### Texto dado
Afganistán: Pierde EU guerra y control del opio

Tuvieron que pasar casi 20 años, para que el gobierno de Joe Biden ordenara la retirada total del ejército estadounidense, que junto con sus aliados de la Organización del Tratado del Atlántico Norte (OTAN), invadieran Afganistán en persecución del exagente de la Agencia Central de Inteligencia (CIA), Osama Bin Laden, como responsable de los atentados que destruyeron el 11 de septiembre de 2001, las Torres Gemelas de Nueva York.

En lo que ha sido la guerra más larga y costosa de la historia para la Unión Americana (un billón de dólares), con una supuesta captura y muerte del “terrorista” más buscado del planeta, del que nunca se difundieron las imágenes de sus restos, salvo la versión de que fueron echados al mar, con su retiro de los últimos tres mil combatientes, Washington pierde el control de la industria del opio, con su principal derivado la heroína, que desde antes del arribo de sus tropas ha servido para financiar al Talibán y otros grupos extremistas como el Estado Islámico y Al Qaeda, así como para corromper la sociedad civil del país.

Producción del opio –amapola-, que en el inicio de las acciones bélicas llevadas a cabo de manera conjunta con las tropas del Reino Unido en octubre de 2001, de acuerdo con la Oficina de Drogas y el Crimen de la Organización de las Naciones Unidas, la siembra del estupefaciente cubría una extensión de 74 mil hectáreas.

Una actividad que ya con la presencia de Estados Unidos y sus aliados que apoyaban al nuevo gobierno afgano que sustituyó al de los talibanes, se incrementaría extraordinariamente, al grado de generar una respuesta para su combate en 2017, mediante la denominada “operación Tempestad de Acero”, sobre todo porque el cultivo había aumentado en el año anterior 120 mil hectáreas.

### Tareas
[1] Repite sin cambiar nada el tramo del texto que va desde "Producción del opio" hasta "74 mil hectáreas.".
[2] Haz una lista de los grupos que, según el texto, se financiaron con la industria del opio.
[3] Según el texto, ¿cuántas hectáreas cubría la siembra de opio al inicio de la guerra, en octubre de 2001?
Las filas no hacen falta para nada de esto.

### Datos mostrados
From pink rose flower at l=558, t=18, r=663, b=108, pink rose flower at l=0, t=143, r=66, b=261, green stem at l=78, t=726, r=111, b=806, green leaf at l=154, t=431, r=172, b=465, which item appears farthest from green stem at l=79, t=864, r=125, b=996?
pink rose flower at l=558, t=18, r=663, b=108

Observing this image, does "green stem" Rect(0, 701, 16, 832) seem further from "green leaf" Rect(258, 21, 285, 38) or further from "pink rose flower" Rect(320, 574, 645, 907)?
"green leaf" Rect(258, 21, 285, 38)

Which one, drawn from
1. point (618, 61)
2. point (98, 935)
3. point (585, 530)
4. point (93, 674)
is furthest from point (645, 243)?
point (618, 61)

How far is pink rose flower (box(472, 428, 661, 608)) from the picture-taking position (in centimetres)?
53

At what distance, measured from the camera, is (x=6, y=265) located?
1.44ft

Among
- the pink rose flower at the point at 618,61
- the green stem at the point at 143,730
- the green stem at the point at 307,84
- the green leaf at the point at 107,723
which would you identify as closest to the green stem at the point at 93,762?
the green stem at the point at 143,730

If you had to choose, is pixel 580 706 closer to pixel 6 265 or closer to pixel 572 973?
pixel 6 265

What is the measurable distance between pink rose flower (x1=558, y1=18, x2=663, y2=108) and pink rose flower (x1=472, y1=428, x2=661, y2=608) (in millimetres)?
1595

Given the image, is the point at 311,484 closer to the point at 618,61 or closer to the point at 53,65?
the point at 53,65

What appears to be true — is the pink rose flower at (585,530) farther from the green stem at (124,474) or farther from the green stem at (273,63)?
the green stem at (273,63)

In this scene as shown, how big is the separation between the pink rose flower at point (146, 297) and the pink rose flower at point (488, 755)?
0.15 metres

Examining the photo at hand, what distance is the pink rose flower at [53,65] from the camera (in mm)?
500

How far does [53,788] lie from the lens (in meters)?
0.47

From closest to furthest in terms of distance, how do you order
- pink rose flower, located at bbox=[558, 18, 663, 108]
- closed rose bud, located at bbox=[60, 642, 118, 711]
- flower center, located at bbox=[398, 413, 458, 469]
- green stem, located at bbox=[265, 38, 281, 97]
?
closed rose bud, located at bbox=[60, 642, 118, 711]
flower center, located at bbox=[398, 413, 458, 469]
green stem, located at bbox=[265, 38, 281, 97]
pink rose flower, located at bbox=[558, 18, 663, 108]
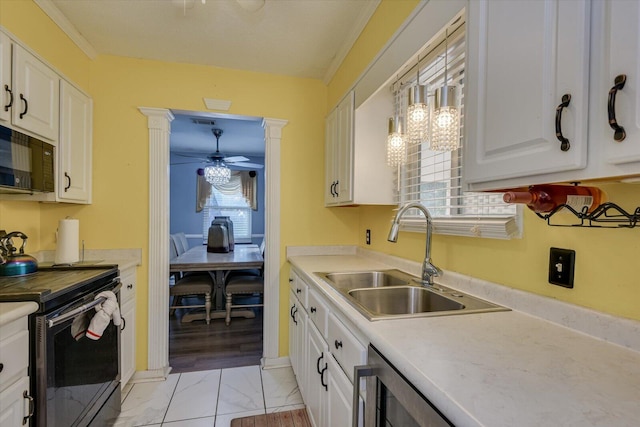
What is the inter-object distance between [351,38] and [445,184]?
4.09ft

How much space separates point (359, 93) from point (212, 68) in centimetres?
137

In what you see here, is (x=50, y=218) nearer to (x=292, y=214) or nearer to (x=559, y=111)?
(x=292, y=214)

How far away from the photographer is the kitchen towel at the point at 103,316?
5.05 ft

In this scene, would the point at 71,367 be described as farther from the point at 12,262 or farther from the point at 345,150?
the point at 345,150

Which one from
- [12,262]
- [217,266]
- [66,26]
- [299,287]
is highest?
[66,26]

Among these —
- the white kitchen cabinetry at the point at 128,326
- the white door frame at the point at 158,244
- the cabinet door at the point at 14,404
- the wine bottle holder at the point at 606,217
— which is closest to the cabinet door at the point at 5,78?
the white door frame at the point at 158,244

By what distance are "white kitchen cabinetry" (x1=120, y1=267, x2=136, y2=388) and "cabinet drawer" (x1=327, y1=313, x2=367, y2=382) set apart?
1.58 metres

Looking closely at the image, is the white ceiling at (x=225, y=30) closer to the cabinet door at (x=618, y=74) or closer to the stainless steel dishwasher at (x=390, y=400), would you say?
the cabinet door at (x=618, y=74)

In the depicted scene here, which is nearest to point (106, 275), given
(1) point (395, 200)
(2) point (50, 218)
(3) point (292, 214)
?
(2) point (50, 218)

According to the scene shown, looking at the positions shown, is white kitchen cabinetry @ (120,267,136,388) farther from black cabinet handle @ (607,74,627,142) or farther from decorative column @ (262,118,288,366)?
black cabinet handle @ (607,74,627,142)

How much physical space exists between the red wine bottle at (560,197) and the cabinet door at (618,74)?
0.23 meters

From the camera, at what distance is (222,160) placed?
438 centimetres

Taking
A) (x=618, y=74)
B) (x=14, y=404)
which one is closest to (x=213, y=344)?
(x=14, y=404)

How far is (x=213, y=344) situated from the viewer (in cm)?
283
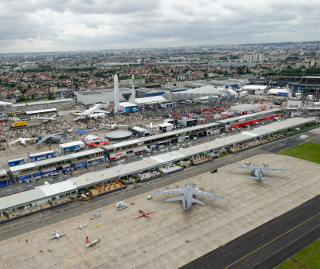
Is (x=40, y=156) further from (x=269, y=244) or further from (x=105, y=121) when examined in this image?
(x=269, y=244)

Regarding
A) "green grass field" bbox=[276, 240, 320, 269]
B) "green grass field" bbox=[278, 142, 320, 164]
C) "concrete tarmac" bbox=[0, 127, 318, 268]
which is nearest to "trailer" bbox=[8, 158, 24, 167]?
"concrete tarmac" bbox=[0, 127, 318, 268]

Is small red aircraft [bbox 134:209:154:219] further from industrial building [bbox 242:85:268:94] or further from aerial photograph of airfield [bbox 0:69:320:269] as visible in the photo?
industrial building [bbox 242:85:268:94]

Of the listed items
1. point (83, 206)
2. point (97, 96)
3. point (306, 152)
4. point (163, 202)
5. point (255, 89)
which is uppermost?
point (255, 89)

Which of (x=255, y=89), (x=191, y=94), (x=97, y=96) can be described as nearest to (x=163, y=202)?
(x=191, y=94)

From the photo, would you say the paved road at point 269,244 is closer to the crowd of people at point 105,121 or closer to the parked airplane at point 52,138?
the parked airplane at point 52,138

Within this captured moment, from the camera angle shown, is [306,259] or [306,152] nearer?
[306,259]
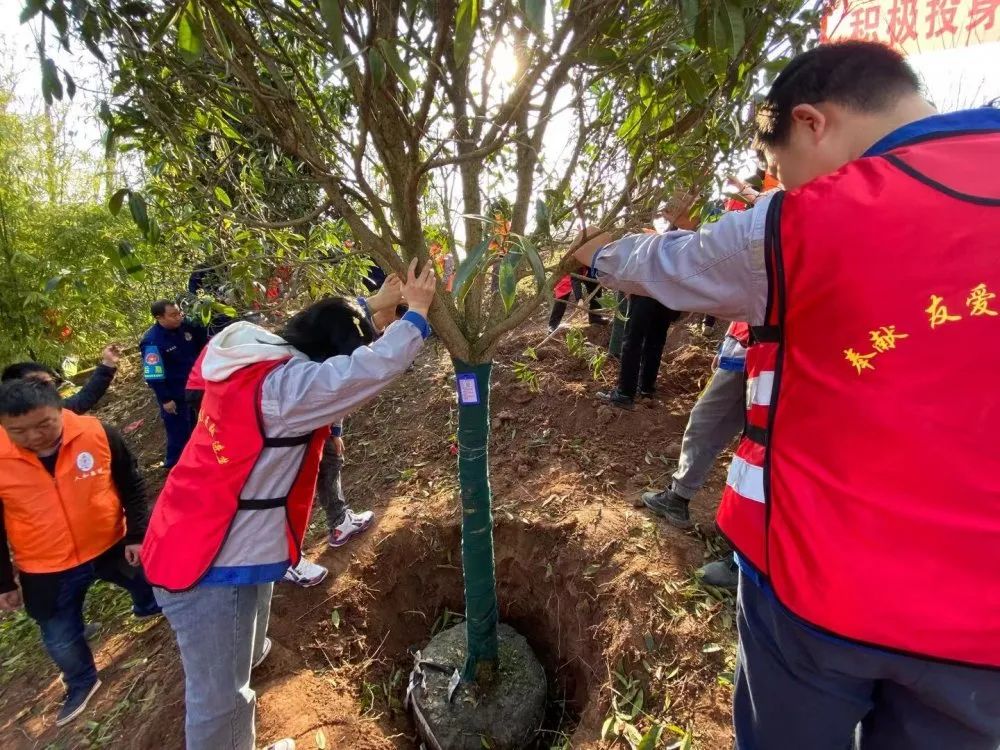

### Respuestas
[1]
Producción del opio –amapola-, que en el inicio de las acciones bélicas llevadas a cabo de manera conjunta con las tropas del Reino Unido en octubre de 2001, de acuerdo con la Oficina de Drogas y el Crimen de la Organización de las Naciones Unidas, la siembra del estupefaciente cubría una extensión de 74 mil hectáreas.

[2]
- Talibán
- Estado Islámico
- Al Qaeda

[3] 74 mil hectáreas.